*** Block opens ***

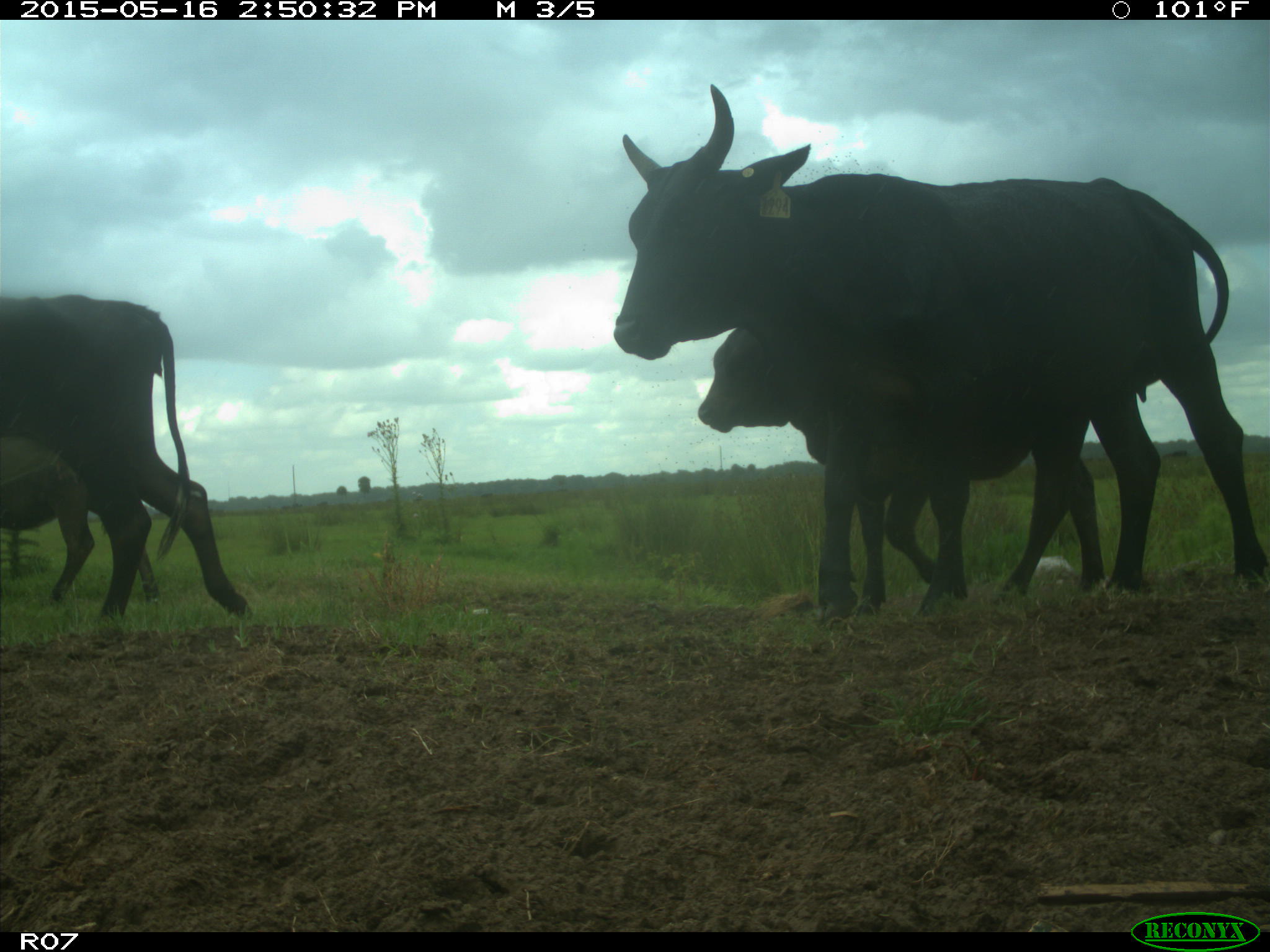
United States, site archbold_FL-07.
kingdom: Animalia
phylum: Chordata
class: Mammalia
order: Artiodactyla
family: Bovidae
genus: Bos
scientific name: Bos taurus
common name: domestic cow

*** Block closes ***

Make an exact printout of the listing above, omitting the images.

• SOLVED PROBLEM:
United States, site archbold_FL-07.
kingdom: Animalia
phylum: Chordata
class: Mammalia
order: Artiodactyla
family: Bovidae
genus: Bos
scientific name: Bos taurus
common name: domestic cow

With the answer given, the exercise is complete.